Eppure non credo sia difficile capire che non si tratta di regole.
Vabbè, alzo bandiera bianca.



ursu-lab said:


> Montesacro, già da diversi anni le *norme editoriali* di *TUTTE *le case editrici italiane specificano che *si usa "ed" solo davanti a "e"*.
> Se hai lavorato presso qualche casa editrice sicuramente ti avranno consegnato un pacchetto di pagine con le norme editoriali: ecco, se cerchi bene, troverai la righina con la raccomandazione sull'uso della congiunzione "e".
> 
> Non è che sia sbagliato (tra l'altro, dove avrei scritto che è "sbagliato"? ), semplicemente non si usa più. E, se scrivi "ed", semplicemente* te lo tolgono* e mettono una bella "e".
> Quindi, nei libri pubblicati in italiano in formato cartaceo almeno degli ultimi dieci anni, *non *troverai da nessuna parte "Milano e*d* Ancona". Tutto qui.


 
Non si usa più? Non viene usato più da chi? 
Di chi stai parlando?
Ah, tu parli di "norme editoriali"... non lo avevi specificato prima.

Mah, cercando su google books la frase  "ed altro" (impostando la ricerca per libri pubblicati dopo il 2000) si ottiene un discreto numero di risultati.
Pare che la tua affermazione categorica
nei libri pubblicati in italiano in formato cartaceo almeno degli ultimi dieci anni, *non *troverai da nessuna parte "Milano e*d* Ancona". 
non trovi poi riscontro nei fatti.


----------



## Larroja

Montesacro said:


> nei libri pubblicati in italiano in formato cartaceo almeno degli ultimi dieci anni, *non *troverai da nessuna parte "Milano e*d* Ancona".
> non trovi poi riscontro nei fatti.



Sono d'accordo, direi anzi che non trova nessun risconto nei fatti. Le case editrici unificano con delle norme i testi che pubblicano, e la maggior parte ha probabilmente adottato la regola della d eufonica limitata all'incontro tra vocali uguali e ne chiede l'applicazione. Per mia esperienza, però, un conto è il libro tradotto, che la casa editrice tenderà a uniformare ai propri criteri, compresa la d eufonica, altro conto è il libro di uno scrittore italiano: ce ne sono di ottima penna e chiara fama che continuano a usare ed e ad con vocali diverse da e, a, e nessuno si permetterebbe di correggerli. 
Per finire, vi rimando a questa illuminante e spero definitiva pagina dell'Accademia della Crusca, dove si attesta l'uso della d eufonica con vocali uguali come "indicazione" corretta e coerente con un processo di semplificazione della lingua, ma non ancora strettamente normativa: ---> la d eufonica.


----------



## ursu-lab

Per esperienza personale, le case editrici per cui ho lavorato ( una decina, di cui tre appartenenti a grandi gruppi editoriali) avevano tutte inserito, nell'elenco delle norme tipografiche, la "regola" della congiunzione "e", aggiungendo le eventuali eccezioni limitate ad alcune locuzioni "intoccabili". Si trattava, come dice Larroja, di traduzioni in italiano da altre lingue. Nel caso di una "creazione" originale ( per es. anche un articolo) naturalmente è più difficile che modifichino il testo consegnato dall'autore.

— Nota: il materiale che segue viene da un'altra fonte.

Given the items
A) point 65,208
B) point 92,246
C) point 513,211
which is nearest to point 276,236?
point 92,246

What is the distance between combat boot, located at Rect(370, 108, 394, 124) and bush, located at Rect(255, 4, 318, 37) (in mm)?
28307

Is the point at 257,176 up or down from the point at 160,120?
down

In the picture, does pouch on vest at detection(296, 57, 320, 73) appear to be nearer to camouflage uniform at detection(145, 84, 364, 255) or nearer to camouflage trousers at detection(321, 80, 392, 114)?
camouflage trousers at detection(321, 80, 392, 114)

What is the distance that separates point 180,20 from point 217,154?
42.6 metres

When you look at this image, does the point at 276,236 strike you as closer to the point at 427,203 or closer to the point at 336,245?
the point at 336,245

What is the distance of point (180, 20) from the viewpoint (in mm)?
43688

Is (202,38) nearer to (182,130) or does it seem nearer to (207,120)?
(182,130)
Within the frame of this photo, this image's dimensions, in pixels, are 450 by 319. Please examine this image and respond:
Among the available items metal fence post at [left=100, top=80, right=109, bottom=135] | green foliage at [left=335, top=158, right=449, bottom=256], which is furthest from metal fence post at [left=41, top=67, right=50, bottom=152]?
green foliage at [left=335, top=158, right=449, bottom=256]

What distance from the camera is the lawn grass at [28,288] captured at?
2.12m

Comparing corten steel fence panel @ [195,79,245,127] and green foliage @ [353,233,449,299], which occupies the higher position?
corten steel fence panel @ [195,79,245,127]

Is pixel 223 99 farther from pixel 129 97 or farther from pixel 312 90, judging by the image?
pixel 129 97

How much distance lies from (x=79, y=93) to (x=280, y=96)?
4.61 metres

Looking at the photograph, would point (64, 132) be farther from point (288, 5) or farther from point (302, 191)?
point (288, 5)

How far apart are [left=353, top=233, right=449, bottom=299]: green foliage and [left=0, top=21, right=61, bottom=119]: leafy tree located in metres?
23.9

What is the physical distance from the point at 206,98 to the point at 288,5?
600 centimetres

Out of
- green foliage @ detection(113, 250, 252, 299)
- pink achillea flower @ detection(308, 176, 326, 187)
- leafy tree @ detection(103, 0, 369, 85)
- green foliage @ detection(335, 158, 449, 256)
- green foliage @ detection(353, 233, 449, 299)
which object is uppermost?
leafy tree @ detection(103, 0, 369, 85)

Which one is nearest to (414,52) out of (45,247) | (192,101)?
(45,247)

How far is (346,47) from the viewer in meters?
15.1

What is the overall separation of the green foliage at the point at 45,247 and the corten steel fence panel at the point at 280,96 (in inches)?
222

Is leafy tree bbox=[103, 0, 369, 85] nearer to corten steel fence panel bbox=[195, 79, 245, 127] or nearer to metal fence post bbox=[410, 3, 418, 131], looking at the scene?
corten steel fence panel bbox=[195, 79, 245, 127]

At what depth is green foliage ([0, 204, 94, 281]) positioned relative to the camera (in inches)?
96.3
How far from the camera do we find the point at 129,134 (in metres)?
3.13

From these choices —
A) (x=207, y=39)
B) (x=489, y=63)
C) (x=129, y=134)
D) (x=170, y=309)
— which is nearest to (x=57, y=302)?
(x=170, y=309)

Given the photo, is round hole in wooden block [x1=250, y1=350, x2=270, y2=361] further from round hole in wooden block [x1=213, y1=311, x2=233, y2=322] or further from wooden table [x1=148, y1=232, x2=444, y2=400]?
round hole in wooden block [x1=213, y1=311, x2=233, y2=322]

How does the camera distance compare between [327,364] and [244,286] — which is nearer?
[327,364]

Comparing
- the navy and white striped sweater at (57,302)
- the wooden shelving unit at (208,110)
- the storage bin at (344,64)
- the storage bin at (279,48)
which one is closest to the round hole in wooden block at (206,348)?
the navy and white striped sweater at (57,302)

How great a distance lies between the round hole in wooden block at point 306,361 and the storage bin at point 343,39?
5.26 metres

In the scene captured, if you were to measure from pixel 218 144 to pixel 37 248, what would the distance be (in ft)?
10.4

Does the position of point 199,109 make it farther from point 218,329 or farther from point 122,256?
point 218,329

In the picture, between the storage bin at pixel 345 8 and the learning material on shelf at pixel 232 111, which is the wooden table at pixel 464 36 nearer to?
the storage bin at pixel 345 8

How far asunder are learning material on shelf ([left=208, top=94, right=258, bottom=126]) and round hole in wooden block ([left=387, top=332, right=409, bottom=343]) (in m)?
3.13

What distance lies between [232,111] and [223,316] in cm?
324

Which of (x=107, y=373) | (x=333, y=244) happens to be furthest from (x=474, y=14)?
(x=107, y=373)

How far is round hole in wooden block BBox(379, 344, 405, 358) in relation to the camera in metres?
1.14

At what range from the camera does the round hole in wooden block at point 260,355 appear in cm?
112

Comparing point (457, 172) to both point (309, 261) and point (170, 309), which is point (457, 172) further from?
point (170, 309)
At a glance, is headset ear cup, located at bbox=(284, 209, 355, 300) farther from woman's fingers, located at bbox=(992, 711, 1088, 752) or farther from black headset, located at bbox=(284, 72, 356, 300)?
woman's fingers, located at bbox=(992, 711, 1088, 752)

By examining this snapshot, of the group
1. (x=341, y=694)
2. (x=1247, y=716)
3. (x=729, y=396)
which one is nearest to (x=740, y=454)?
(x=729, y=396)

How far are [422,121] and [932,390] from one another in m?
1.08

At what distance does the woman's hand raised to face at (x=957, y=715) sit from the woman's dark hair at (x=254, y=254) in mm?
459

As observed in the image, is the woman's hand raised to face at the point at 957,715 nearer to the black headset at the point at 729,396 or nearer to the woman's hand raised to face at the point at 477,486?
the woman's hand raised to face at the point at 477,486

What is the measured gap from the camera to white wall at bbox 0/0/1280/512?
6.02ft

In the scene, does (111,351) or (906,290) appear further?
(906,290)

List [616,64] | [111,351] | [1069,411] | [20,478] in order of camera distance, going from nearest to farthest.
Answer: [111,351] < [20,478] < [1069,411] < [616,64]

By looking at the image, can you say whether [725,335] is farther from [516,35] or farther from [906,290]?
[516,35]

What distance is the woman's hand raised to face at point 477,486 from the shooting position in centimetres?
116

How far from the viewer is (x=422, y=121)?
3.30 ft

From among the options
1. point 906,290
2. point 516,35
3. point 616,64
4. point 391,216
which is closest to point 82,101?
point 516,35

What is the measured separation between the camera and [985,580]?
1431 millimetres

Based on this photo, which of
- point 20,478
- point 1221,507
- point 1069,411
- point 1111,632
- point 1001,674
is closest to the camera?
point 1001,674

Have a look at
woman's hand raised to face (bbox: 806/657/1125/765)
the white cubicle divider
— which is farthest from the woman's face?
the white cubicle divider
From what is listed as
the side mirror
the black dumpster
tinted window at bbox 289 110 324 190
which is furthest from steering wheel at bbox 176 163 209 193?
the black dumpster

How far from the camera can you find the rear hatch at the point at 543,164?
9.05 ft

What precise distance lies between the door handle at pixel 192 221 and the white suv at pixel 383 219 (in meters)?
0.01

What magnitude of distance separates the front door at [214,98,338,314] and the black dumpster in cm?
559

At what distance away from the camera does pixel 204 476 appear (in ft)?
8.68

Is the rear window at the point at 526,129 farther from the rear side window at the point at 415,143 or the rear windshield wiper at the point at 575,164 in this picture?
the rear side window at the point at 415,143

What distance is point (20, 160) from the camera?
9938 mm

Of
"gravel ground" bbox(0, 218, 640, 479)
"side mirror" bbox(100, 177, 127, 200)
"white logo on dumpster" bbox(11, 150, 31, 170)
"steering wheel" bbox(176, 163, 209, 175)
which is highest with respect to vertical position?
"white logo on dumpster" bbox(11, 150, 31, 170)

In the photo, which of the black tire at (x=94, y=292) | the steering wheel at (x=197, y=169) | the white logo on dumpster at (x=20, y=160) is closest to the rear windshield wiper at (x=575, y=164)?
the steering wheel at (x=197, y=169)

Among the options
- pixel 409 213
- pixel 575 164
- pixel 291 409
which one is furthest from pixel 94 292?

"... ed altro" fa parte di quel gruppo di locuzioni in cui il rimando al latino "et" (vd. articolo della Crusca) è più spontaneo e si tende a mantenere la "ed". Non ci trovo nulla di strano. Lo stesso discorso vale per finora/fino ad ora, a nessuno salterebbe in testa di scrivere "fino a ora" con 3 vocali consecutive... 
Per quanto riguarda altri usi più generici, cercando "ed Ancona" in "google books" dell'ultimo decennio (quando non sono atti di congressi, ricordiamoci che si tratta perlopiù di case editrici minori e di molte auto-edizioni, tra cui "semplici" tesi universitarie), risultano circa 150 occorrenze (alcuni dei risultati sono in altre lingue e in altri casi appare ed. Ancona nel senso di "casa editrice"). Di "e Ancona" ce ne sono circa 1400 (anche questi contati per difetto): dieci volte tanto.
Altro esempio banale, "ed Alberto" 754, "e Alberto" 11.000...

La domanda è stata rivolta da uno studente che studia l'italiano come *lingua straniera*, perché dovrebbe "perdere tempo" e imparare un uso generico che di fatto sta ormai scomparendo?



> ... entonces me he confundido, será que esto es parte de la mala  ortografía que se usa en internet o da igual decir "vorrei conoscere il  passato, *e il* futuro


A questa domanda, che poi è la domanda del thread, per *correttezza *e con un minimo di buon senso, bisogna rispondere che "no da igual" scrivere "il passato ed il futuro" o "il passato e il futuro", ma che è *più *corretto/indicato/consigliato scrivere "il passato *e* il futuro".
E poi aggiungere che c'è una decina, ventina al massimo di locuzioni (che incontrerà via via che studia la lingua italiana) in cui l'uso di "ed/ad" si mantiene anche quando non sono seguite da una vocale identica.


----------



## ninux

MM2007 said:


> Y entonces la "ad" se usa solo antes de palabras que empiezan por "a"?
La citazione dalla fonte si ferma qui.